Ultra-processed food contributes to more than half of dietary energy consumed on average by population in the United Kingdom. This study reports an inverse association between dietary contribution of ultra-processed foods and dietary content of protein, fibre and potassium.

Cross-sectional data from the UK National Diet and Nutrition Survey between 2008 and 2014 were evaluated. Overall, 9374 participants (4738 adults; 4636 children) completed a 4-day food diary. Participants reported all food and drinks consumed within and outside their home. Diet In, Nutrients Out software estimated food and nutrients intake.

The population mean energy uptake was 1764 kcal/day, with 30.1%, 4.2%, 8.8% and 56.8% of dietary energy coming from unprocessed/minimally processed foods, processed culinary ingredients, processed foods and ultra-processed foods, respectively.

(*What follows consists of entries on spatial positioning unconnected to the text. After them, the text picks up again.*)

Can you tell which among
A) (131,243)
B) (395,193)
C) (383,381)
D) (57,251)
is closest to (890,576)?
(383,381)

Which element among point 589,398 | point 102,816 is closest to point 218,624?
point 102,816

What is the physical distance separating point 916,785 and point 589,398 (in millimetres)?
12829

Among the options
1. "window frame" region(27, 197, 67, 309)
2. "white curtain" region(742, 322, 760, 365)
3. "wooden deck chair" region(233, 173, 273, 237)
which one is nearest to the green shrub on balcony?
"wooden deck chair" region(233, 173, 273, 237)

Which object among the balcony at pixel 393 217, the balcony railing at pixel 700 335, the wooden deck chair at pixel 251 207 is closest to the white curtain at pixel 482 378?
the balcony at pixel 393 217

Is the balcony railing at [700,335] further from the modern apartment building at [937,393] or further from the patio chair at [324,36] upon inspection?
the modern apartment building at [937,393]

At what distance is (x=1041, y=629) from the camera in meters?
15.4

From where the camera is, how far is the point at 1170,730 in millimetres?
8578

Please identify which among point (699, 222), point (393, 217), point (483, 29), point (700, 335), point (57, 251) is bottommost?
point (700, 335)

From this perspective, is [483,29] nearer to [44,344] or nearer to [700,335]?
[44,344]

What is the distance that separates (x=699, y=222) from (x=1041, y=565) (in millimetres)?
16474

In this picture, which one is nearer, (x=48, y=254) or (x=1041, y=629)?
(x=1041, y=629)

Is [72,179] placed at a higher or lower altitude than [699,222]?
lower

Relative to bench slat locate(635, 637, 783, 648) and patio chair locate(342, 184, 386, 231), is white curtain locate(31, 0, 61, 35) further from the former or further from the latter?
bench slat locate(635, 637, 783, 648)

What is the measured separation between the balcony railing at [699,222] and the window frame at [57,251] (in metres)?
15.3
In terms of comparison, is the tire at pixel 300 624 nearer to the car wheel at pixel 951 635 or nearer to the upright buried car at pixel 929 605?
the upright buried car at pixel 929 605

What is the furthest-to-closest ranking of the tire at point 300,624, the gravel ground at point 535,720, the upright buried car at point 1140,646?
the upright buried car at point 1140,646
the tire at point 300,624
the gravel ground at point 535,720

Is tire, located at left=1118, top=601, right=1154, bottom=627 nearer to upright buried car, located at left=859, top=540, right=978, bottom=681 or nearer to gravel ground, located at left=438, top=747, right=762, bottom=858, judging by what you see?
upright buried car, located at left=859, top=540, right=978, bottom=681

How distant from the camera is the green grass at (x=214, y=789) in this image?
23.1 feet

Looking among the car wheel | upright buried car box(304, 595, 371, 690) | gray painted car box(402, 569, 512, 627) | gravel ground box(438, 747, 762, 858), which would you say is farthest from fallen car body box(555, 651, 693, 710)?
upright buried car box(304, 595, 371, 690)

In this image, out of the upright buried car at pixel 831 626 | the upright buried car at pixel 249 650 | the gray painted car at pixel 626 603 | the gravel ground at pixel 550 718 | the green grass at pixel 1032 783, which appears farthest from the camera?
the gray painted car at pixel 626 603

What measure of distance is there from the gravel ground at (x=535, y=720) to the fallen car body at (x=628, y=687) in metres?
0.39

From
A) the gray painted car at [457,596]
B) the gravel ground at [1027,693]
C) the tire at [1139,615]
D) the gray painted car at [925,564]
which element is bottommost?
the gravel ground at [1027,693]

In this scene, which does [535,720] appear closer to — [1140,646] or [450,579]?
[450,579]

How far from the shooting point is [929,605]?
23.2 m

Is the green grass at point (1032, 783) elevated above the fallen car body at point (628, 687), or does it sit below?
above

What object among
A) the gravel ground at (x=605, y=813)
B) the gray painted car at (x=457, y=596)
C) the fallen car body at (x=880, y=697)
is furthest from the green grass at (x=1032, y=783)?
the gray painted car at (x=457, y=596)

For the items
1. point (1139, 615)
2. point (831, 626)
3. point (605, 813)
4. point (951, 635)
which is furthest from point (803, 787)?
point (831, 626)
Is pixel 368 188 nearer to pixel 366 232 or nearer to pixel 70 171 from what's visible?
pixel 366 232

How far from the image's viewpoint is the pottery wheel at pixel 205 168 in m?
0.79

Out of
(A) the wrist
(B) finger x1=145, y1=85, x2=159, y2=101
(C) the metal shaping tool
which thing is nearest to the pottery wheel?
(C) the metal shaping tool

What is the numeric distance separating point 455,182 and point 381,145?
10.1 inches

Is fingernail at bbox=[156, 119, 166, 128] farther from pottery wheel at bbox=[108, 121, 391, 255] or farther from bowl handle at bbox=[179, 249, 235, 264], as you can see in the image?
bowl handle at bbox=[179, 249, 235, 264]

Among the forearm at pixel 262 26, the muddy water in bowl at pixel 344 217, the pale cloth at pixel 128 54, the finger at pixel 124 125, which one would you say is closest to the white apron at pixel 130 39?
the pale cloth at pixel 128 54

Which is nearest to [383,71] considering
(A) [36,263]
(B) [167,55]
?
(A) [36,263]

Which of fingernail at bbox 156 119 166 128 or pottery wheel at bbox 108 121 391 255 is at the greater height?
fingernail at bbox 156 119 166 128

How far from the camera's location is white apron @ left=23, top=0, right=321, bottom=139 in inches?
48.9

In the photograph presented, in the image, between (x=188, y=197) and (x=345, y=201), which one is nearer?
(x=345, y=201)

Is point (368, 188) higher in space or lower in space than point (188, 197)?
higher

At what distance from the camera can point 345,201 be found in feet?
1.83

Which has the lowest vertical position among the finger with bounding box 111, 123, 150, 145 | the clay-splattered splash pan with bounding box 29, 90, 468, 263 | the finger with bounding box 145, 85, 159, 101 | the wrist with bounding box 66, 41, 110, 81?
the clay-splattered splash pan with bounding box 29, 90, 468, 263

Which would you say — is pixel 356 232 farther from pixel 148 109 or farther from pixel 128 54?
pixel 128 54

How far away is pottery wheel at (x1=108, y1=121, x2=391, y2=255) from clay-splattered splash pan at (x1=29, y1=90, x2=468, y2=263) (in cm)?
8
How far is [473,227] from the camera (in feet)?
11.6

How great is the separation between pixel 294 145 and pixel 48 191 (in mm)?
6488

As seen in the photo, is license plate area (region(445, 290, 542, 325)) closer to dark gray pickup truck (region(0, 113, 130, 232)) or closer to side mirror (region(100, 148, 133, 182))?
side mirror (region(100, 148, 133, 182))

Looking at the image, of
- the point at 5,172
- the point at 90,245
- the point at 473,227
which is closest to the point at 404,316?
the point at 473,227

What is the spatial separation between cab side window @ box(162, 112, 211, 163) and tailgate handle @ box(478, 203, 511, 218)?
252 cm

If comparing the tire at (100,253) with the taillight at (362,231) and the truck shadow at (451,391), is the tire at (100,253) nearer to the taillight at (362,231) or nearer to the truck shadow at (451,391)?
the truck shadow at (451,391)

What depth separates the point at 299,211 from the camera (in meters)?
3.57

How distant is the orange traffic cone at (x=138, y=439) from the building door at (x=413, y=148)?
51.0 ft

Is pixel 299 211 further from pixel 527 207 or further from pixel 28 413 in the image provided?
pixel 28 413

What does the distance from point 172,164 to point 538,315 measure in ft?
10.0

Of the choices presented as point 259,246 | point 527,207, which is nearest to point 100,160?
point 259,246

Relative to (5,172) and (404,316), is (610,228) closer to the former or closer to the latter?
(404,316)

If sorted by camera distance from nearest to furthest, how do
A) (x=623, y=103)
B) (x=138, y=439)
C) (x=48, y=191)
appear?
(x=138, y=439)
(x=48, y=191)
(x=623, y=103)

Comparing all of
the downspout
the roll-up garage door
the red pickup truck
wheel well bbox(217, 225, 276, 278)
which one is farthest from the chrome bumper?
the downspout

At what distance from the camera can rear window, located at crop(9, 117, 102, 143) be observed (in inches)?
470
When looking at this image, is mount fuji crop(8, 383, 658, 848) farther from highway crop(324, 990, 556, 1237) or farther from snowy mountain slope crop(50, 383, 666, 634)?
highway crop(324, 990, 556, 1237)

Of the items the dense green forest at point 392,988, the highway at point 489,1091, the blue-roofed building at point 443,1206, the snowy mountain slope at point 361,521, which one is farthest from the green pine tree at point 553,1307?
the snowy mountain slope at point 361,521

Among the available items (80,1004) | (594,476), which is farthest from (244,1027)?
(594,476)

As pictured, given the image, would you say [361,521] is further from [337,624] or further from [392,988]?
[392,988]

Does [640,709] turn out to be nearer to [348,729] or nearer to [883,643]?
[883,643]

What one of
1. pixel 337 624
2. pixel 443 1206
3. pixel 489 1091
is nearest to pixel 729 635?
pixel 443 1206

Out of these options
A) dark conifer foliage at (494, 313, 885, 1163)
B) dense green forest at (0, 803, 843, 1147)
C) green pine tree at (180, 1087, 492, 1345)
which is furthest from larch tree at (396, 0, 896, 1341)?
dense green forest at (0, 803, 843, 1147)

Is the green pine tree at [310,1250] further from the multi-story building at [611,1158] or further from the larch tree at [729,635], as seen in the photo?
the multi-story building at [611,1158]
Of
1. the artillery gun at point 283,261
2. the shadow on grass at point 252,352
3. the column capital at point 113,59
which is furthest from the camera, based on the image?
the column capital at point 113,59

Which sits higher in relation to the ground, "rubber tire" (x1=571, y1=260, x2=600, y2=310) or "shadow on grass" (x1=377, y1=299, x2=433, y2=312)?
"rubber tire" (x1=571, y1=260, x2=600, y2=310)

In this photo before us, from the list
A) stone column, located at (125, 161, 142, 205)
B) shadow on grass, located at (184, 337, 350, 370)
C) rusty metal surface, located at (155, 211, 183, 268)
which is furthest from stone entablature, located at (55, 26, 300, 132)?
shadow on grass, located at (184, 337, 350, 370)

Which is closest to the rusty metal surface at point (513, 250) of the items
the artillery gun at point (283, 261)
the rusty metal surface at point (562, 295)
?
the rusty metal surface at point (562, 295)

Increasing consumption of ultra-processed foods was associated with increased dietary contents of carbohydrates, free sugars, total fats, saturated fats and sodium and significantly reduced dietary content of proteins, fibre and potassium. Most remarkable effect was on free sugar intake which increased from 9.9% to 15.4% of total energy from the first to last quintile of ultra-processed food consumption. Participants with increased recommended upper limit for free sugar and sodium increased by 85% and 55%, respectively, from lowest to highest ultra-processed food quintile.

Authors emphasise on reduced dietary share of ultra-processed foods by increasing consumption of minimally processed and freshly prepared food for improved nutritional quality of diets in the United Kingdom. This could further prevent obesity and other chronic diet-related non-communicable diseases.